## Tugas A
Jawab pertanyaan berikut berdasarkan artikel tentang Huawei:
(i) Berapa peralatan audio-video yang sedang diganti UC di Irvine?
(ii) Berapa lama moratorium yang diberlakukan UC San Diego?
(iii) Siapa juru bicara UC San Diego yang kata-katanya dikutip?

***

Kamis 24 Jan 2019 14:43 WIB

Universitas Bergengsi AS Buang Peralatan Huawei

Universitas tidak lagi memakai Huawei untuk menghindari pemotongan anggaran.

Rep: Lintar Satria/ Red: Nur Aini
Huawei
Foto: EPA
Huawei

REPUBLIKA.CO.ID, SAN FRANCISCO -- Universitas-universitas bergengsi di Amerika Serikat (AS) membuang peralatan-peralatan telekomunikasi yang dibuat Huawei dan perusahaan-perusahaan Cina lainnya. Hal ini mereka lakukan untuk menghindari pemotongan anggaran federal sesuai dengan undang-undang keamanan nasional baru yang digagas pemerintahan Donald Trump.

Pejabat University of California (UC) di Berkeley mengatakan pihaknya sudah membongkar sistem video-conference yang menggunakan peralatan dari Huawei. Sementara itu, UC di Irvine sedang mengganti lima peralatan audio-video yang  menggunakan produk dari Huawei. Universitas-universitas lainnya seperti University of Wisconsin sedang meninjau ulang pemasok peralatan telekomunikasi mereka.

UC di San Diego sudah melangkah lebih jauh lagi. Pada Agustus lalu melalui memo internal mereka, universitas tersebut mengatakan setidaknya selama enam bulan mereka tidak akan menerima hibah peralatan audio-video atau melakukan perjanjian dengan Huawei, ZTE, dan perusahaan Cina lainnya. Terakhir kali UC San Diego melakukan kerja sama dengan perusahaan Cina pada 12 Febuari 2018.

"Atas kekhawatiran yang berlimpah, UC San Diego memberlakukan moratorium selama enam bulan untuk memastikan kami memiliki waktu untuk memulai asesmen peralatan di kampus dan untuk mencegah kampus melakukan perjanjian apa yang nantinya dilihat tidak sesuai dengan National Defense Authorization Act (NDAA)," kata juru bicara UC San Diego Michelle Franklin, Kamis (24/1).

Pemerintah AS menuduh pabrik-pabrik telekomunikasi Cina memproduksi peralatan yang dapat membuat pemerintah Cina melakukan spionase terhadap pengguna di luar Cina, termasuk peneliti Barat yang sedang mengembangkan teknologi terbaru. Pemerintah dan perusahaan Cina berulang kali membantah tuduhan tersebut.

Universitas-universitas AS tidak memberitakan langkah mereka menghentikan penggunaan peralatan perusahaan Cina ini. Langkah tersebut menandakan mereka mulai memberikan jarak dengan perusahaan-perusahaan Cina yang selama bertahun-tahun memasok peralatan dan mensponsori penelitian akademik di universitas-universitas AS.

Langkah itu juga sebagai tanggapan terhadap NDAA yang ditanda tangani Trump bulan Agustus lalu. Undang-undang tersebut melarang lembaga yang menggunakan produk peralatan jaringan atau audio-video perusahaan Cina untuk menerima anggaran federal. Selain Huawei dan ZTE ada beberapa perusahaan Cina lainnya yang masuk daftar hitam seperti Hikvision, Hytera, Dahua Technology, dan perusahaan-perusahaan yang berafilasi dengan mereka.

***

## Tugas B
Kembalikan semua baris data di bawah ini tanpa mengubah satu karakter pun, tapi jangan sertakan gambarnya.

## Butir Data
***

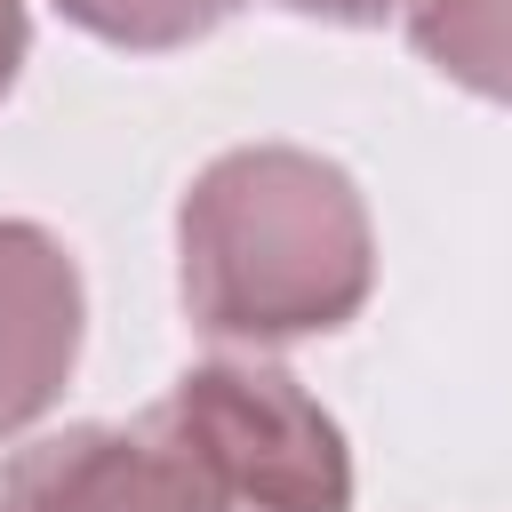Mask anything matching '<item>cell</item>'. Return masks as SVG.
I'll return each mask as SVG.
<instances>
[{
  "instance_id": "obj_4",
  "label": "cell",
  "mask_w": 512,
  "mask_h": 512,
  "mask_svg": "<svg viewBox=\"0 0 512 512\" xmlns=\"http://www.w3.org/2000/svg\"><path fill=\"white\" fill-rule=\"evenodd\" d=\"M64 8L112 40H176V32H200L208 16H224V0H64Z\"/></svg>"
},
{
  "instance_id": "obj_2",
  "label": "cell",
  "mask_w": 512,
  "mask_h": 512,
  "mask_svg": "<svg viewBox=\"0 0 512 512\" xmlns=\"http://www.w3.org/2000/svg\"><path fill=\"white\" fill-rule=\"evenodd\" d=\"M0 512H192L160 456H136L112 432H64L8 472Z\"/></svg>"
},
{
  "instance_id": "obj_6",
  "label": "cell",
  "mask_w": 512,
  "mask_h": 512,
  "mask_svg": "<svg viewBox=\"0 0 512 512\" xmlns=\"http://www.w3.org/2000/svg\"><path fill=\"white\" fill-rule=\"evenodd\" d=\"M296 8H344V16H376L384 0H296Z\"/></svg>"
},
{
  "instance_id": "obj_1",
  "label": "cell",
  "mask_w": 512,
  "mask_h": 512,
  "mask_svg": "<svg viewBox=\"0 0 512 512\" xmlns=\"http://www.w3.org/2000/svg\"><path fill=\"white\" fill-rule=\"evenodd\" d=\"M160 464L192 512H336L344 456L328 416L272 368H208L152 416Z\"/></svg>"
},
{
  "instance_id": "obj_5",
  "label": "cell",
  "mask_w": 512,
  "mask_h": 512,
  "mask_svg": "<svg viewBox=\"0 0 512 512\" xmlns=\"http://www.w3.org/2000/svg\"><path fill=\"white\" fill-rule=\"evenodd\" d=\"M16 48H24V24H16V0H0V88L16 72Z\"/></svg>"
},
{
  "instance_id": "obj_3",
  "label": "cell",
  "mask_w": 512,
  "mask_h": 512,
  "mask_svg": "<svg viewBox=\"0 0 512 512\" xmlns=\"http://www.w3.org/2000/svg\"><path fill=\"white\" fill-rule=\"evenodd\" d=\"M48 240L40 232H0V304H8V288L24 280V264L40 256ZM72 360V344H32V336H0V424H16V416H32L48 392H56V368Z\"/></svg>"
}]
</instances>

***

## Jawaban A
(i) Lima peralatan audio-video.
(ii) Enam bulan.
(iii) Michelle Franklin.

## Jawaban B
Mask anything matching '<item>cell</item>'. Return masks as SVG.
I'll return each mask as SVG.
<instances>
[{
  "instance_id": "obj_4",
  "label": "cell",
  "mask_w": 512,
  "mask_h": 512,
  "mask_svg": "<svg viewBox=\"0 0 512 512\" xmlns=\"http://www.w3.org/2000/svg\"><path fill=\"white\" fill-rule=\"evenodd\" d=\"M64 8L112 40H176V32H200L208 16H224V0H64Z\"/></svg>"
},
{
  "instance_id": "obj_2",
  "label": "cell",
  "mask_w": 512,
  "mask_h": 512,
  "mask_svg": "<svg viewBox=\"0 0 512 512\" xmlns=\"http://www.w3.org/2000/svg\"><path fill=\"white\" fill-rule=\"evenodd\" d=\"M0 512H192L160 456H136L112 432H64L8 472Z\"/></svg>"
},
{
  "instance_id": "obj_6",
  "label": "cell",
  "mask_w": 512,
  "mask_h": 512,
  "mask_svg": "<svg viewBox=\"0 0 512 512\" xmlns=\"http://www.w3.org/2000/svg\"><path fill=\"white\" fill-rule=\"evenodd\" d=\"M296 8H344V16H376L384 0H296Z\"/></svg>"
},
{
  "instance_id": "obj_1",
  "label": "cell",
  "mask_w": 512,
  "mask_h": 512,
  "mask_svg": "<svg viewBox=\"0 0 512 512\" xmlns=\"http://www.w3.org/2000/svg\"><path fill=\"white\" fill-rule=\"evenodd\" d=\"M160 464L192 512H336L344 456L328 416L272 368H208L152 416Z\"/></svg>"
},
{
  "instance_id": "obj_5",
  "label": "cell",
  "mask_w": 512,
  "mask_h": 512,
  "mask_svg": "<svg viewBox=\"0 0 512 512\" xmlns=\"http://www.w3.org/2000/svg\"><path fill=\"white\" fill-rule=\"evenodd\" d=\"M16 48H24V24H16V0H0V88L16 72Z\"/></svg>"
},
{
  "instance_id": "obj_3",
  "label": "cell",
  "mask_w": 512,
  "mask_h": 512,
  "mask_svg": "<svg viewBox=\"0 0 512 512\" xmlns=\"http://www.w3.org/2000/svg\"><path fill=\"white\" fill-rule=\"evenodd\" d=\"M48 240L40 232H0V304H8V288L24 280V264L40 256ZM72 360V344H32V336H0V424H16V416H32L48 392H56V368Z\"/></svg>"
}]
</instances>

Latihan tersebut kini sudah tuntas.